Sudan: l'ultimatum dell'Unione Africana

La pressione sta aumentando per il governo militare di transizione in Sudan. L'Unione Africana gli ha dato un ultimatum lunedì. Il Consiglio per la pace e la sicurezza, che si è riunito ad Addis Abeba, annunciato dalla stampa ha lasciato 15 giorni nelle forze armate sudanesi di cedere il potere ai civili, senza la quale il paese sarebbe stato sospeso dall'organizzazione continentale. Questa decisione arriva mentre la pressione della strada continua.

Nel suo comunicato il Consiglio di pace e sicurezza dell'Unione africana è chiaro: esso " condanna fermamente e respinge totalmente l'acquisizione da parte dell'esercito sudanese, nonché un periodo di transizione di due anni ". L'Unione africana sta dando all'esercito sudanese due settimane per correggere la situazione, altrimenti alcuni protocolli saranno messi in atto '.

La sospensione di un paese dall'organizzazione africana è quasi automatica, non appena un colpo di stato militare viene riconosciuto dall'istituzione. In 2015, il Burkina Faso ha subito lo stesso destino, due anni prima dell'Egitto e della Repubblica Centrafricana. Da allora tutti e tre sono tornati nell'Unione Africana.

Le sanzioni possono anche essere imposte nei confronti di individui identificati dall'Unione africana che contribuiscono al mantenimento di una situazione incostituzionale. Dopo il colpo di stato 2012 in Mali, diversi soldati hanno visto i loro beni congelati e hanno ricevuto un divieto di viaggio sulla terraferma.

Nelle strade di Khartoum, i sudanesi stanno diventando impazienti. L'Associazione dei professionisti sudanesi, punta di diamante della protesta, ha chiesto a questo 15 di aprile la dissoluzione del Consiglio militare di transizione e la sua sostituzione da parte di un consiglio civile.

Hemeti, l'uomo chiave

Ora che la Costituzione è sospesa, così come il Parlamento, il Sudan è ora guidato da un Consiglio militare di transizione, composto da alti funzionari della sicurezza. Questo consiglio è guidato dal generale Abdel Fattah Abdelrahman Burhan, ex capo dell'esercito. Ci sono anche il capo della polizia, l'aviazione e personalità meno conosciute. Ma un nome attira particolare attenzione: quello di un ex capo della milizia del Darfur accusato di aver seminato la morte nella guerra di 2003, ma che sembra essere diventato una figura importante nel nuovo potere.

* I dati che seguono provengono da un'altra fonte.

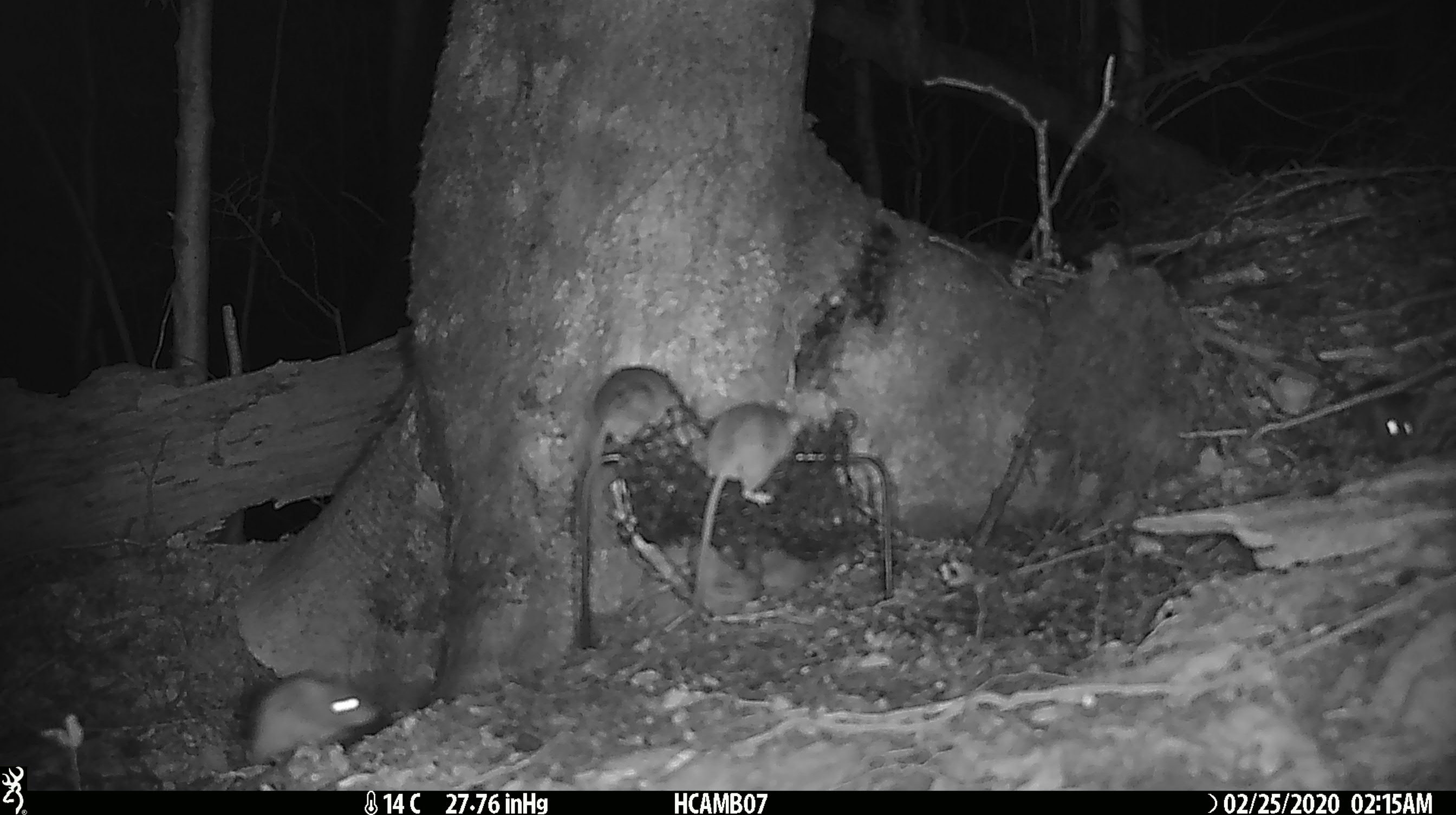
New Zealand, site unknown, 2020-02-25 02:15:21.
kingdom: Animalia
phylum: Chordata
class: Mammalia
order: Rodentia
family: Muridae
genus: Mus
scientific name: Mus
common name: mouse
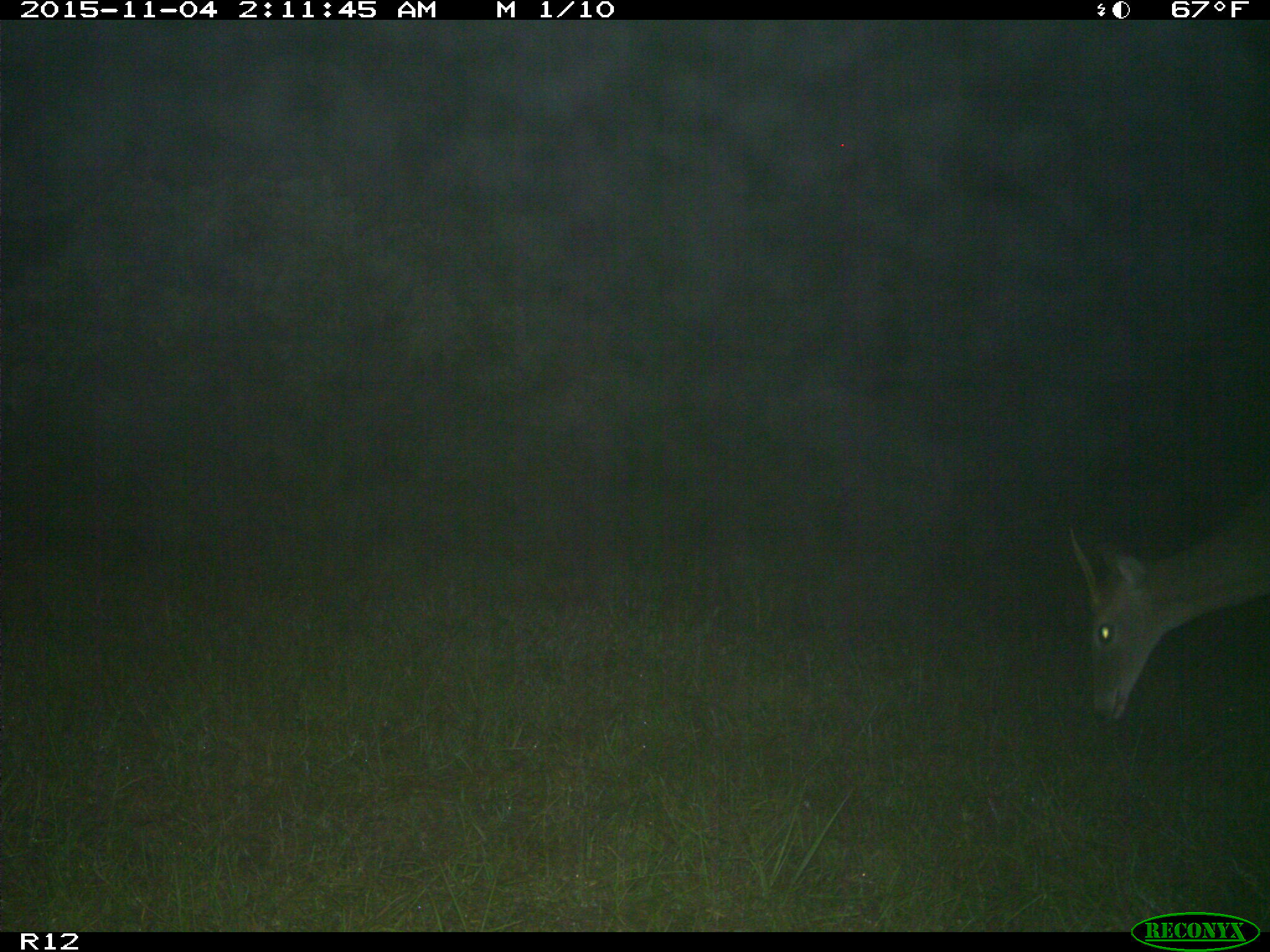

Fu lui che, nei giorni scorsi, si strinsero la mano con i diplomatici stranieri arriva la notizia: l'ambasciatore olandese, la carica degli Stati Uniti e le imprese britanniche, il rappresentante europeo ... È lui che comanda le truppe di stanza ancora in giro della manifestazione popolare a Khartoum. Il nuovo vicepresidente, il numero 2 del nuovo potere, quello la cui onnipresenza mette in discussione i ricercatori, è lui.

Lo è Mohamed Hamdan Dagalo, noto come Hemeti, un famoso chef Janjawid. Egli è il capo del 20000 uomini ben attrezzati, noti per la loro brutalità, al punto che le unità dell'esercito regolare si erano rivoltati contro di loro nel novembre 2016, a sud di Khartoum.

Precedentemente conosciute come "guardie di frontiera", gli uomini nella sua "Rapid Support Force" sono ufficialmente sotto il duplice comando dell'intelligence e della presidenza. Un'ambiguità che ben si adatta a Hemeti, che, come richiede la fedeltà del clan, mantiene di fatto il sopravvento sulla sua milizia.

Secondo molti, l'uomo chiave del Consiglio militare di transizione è lui. Forse, fa scivolare un ricercatore, per garantire ai suoi uomini che li proteggerà fino alla fine. O forse, dice un altro, in modo che i militari abbiano sempre una leale forza armata e pronti all'azione, qualunque cosa accada.